*Written tasks*.
**a.** From the horse breed thread, write out the passage between "Friesian pretty typical" and "and very expressive.", inclusive.
**b.** Answer these questions using the horse breed thread:
(i) What is the name of the Fjord?
(ii) Which breed is Warrior?
(iii) What is the name of the Paso Fino gelding?
**c.** Recast the paragraph of the horse breed thread that opens "Physical characteristics, big bones and feet" as a list of its main points.

# Breed Pictures!!



## McTavish (Feb 18, 2013)

Friesian pretty typical - but faded


----------



## smrobs (Jul 30, 2008)

Drool^^.

I have a BLM Mustang. Since there's no real set standard for breed characteristics, I can't say whether or not he's a "normal" one, but he's certainly different than any domestic breed I've ever handled.

Physical characteristics, big bones and feet...and HAIR LOL. Relatively short stature and thick physical appearance going back to the draft that I'm sure is in his lineage. Used to be very hyper reactive about anything and everything man made but got over that. He's very smart and very expressive.


















Depending on his mood, he can either have the big, flashy action









Or be relatively flat and relaxed.


----------



## Ashleysmardigrasgirl (Jun 28, 2012)

Gypsy horse


----------



## MsBHavin (Nov 29, 2010)

My Fjord Viking. Pictures of him at the breeders house, currently he wont be here until sunday


----------



## texasgal (Jul 25, 2008)

AQHA










Arabian


----------



## Ashleysmardigrasgirl (Jun 28, 2012)

lol

More gypsy


----------



## tiffrmcoy (Apr 13, 2012)

Warrior is an Arab but she doesn't have the normal breed characteristics she doesn't have the dished in face or the curved inward ears but she moves beautifully like one!


----------



## WesternRider88 (Oct 30, 2012)

Mule!  He has the big ear characteristics.


----------



## Customcanines (Jun 17, 2012)

Quarter Horse 2 year old. Big rump, calm and sweet


----------



## Fulford15 (Oct 17, 2012)

This is Turly, he is very big boned for a TB... for surely is the calmest horse I know. My baby <3


----------



## Farmchic (Mar 2, 2013)

Paso Fino
This is my gelding Dramatico, you can see how happy he is to be in the round pen.

*Supplied data*.
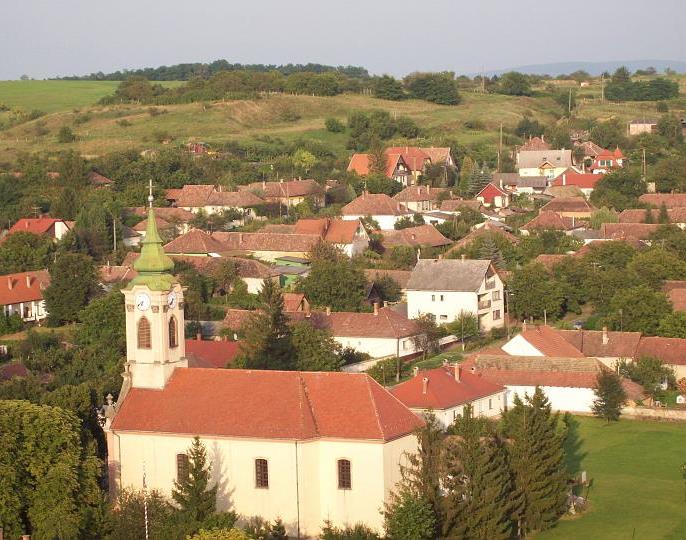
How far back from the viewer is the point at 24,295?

*List of solutions*.
**a.**
Friesian pretty typical - but faded


----------



## smrobs (Jul 30, 2008)

Drool^^.

I have a BLM Mustang. Since there's no real set standard for breed characteristics, I can't say whether or not he's a "normal" one, but he's certainly different than any domestic breed I've ever handled.

Physical characteristics, big bones and feet...and HAIR LOL. Relatively short stature and thick physical appearance going back to the draft that I'm sure is in his lineage. Used to be very hyper reactive about anything and everything man made but got over that. He's very smart and very expressive.

**b.**
(i) Viking
(ii) An Arab
(iii) Dramatico

**c.**
- Big bones and feet, and a lot of hair
- Relatively short and thick-looking, which the poster traces to draft blood believed to be in his lineage
- Was once very hyper reactive to anything man-made but got over it
- Very smart and very expressive